The ability to turn around a struggling business is a skill honed in the fires of a business inferno. Specialists in this process hope to be successful a handful of times throughout their careers. Jim Burkett, author and president of Corporate Turnaround Consulting, has turned around the staggering figure of 28 underperforming companies during a 35-year career. It requires a devotion to a set of principles Burkett describes to readers in The Learned Disciplines of Management: How to Make the Right Things Happen. This book is now available a Soundview Executive Book Summary.
While every manager develops a toolkit for problem solving during the course of his or her career, Burkett points out that many of these skills might simply be what you’ve received from a predecessor or boss.
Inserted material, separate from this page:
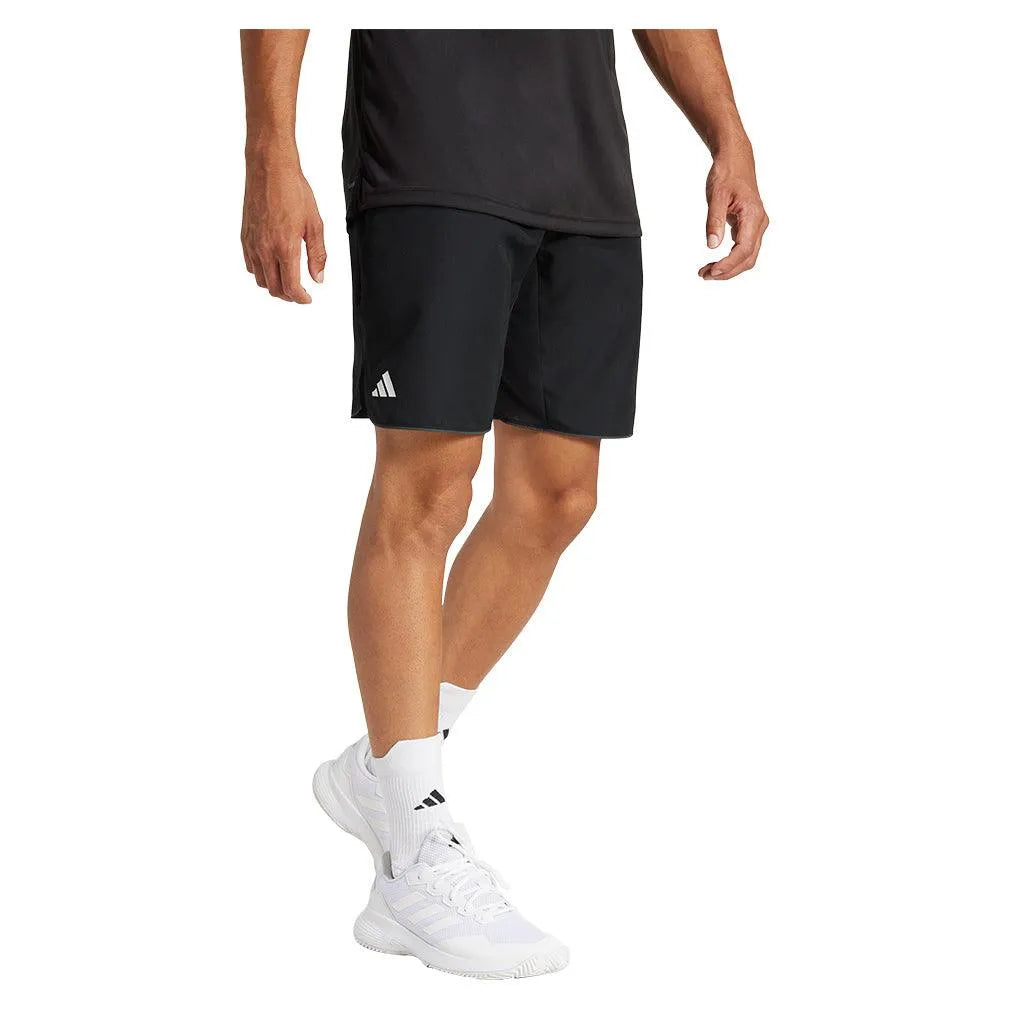 Men's Club 9 inch Tennis Shorts Black-Apparel-Adidas-JF8499-9-S25-5-Tennis Express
In The Learned Disciplines of Management, Burkett replaces the “inherited” tools with seven learned tools: planning, organizing, measuring performance, executing, following up, real-time reporting and problem solving.
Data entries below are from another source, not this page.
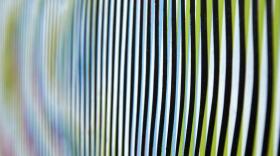 Julie Oppermann, TH1223 (detail), 2012 Acrylic on canvas.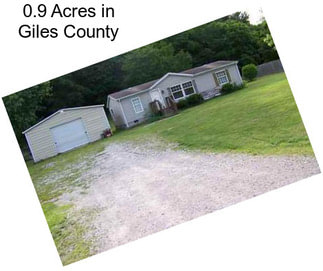 0.9 Acres in Giles County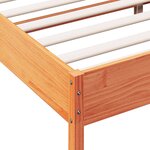 vidaXL Cadre de lit sans matelas cire marron 150x200cm bois pin massif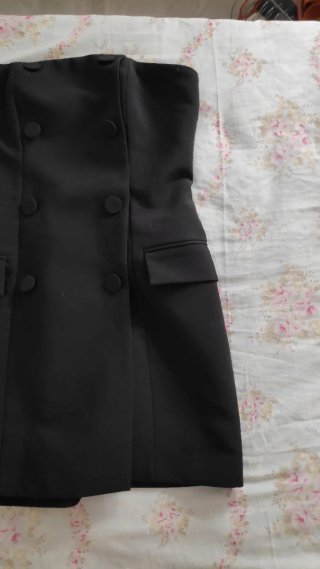 Vestido bandeau H&M negro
Each section of the book provides executives with an explanation of the discipline and examples to reinforce the importance of its practice. One of the more intriguing chapters concerns the discipline of measuring performance. While experienced executives probably feel as if they’ve read everything imaginable about the subject, Burkett gets to the heart of the issue: why measuring performance is so often not practiced. His findings force executives to confront the truth that performance measurement, while not a dehumanizing practice, does remove an unspoken layer of safety for underperforming teams.
These kinds of truths are essential if a manager intends to push a turnaround to its successful completion. While The Learned Disciplines of Management is a must-read for anyone in a struggling organization, it would benefit experienced executives at successful firms, as well.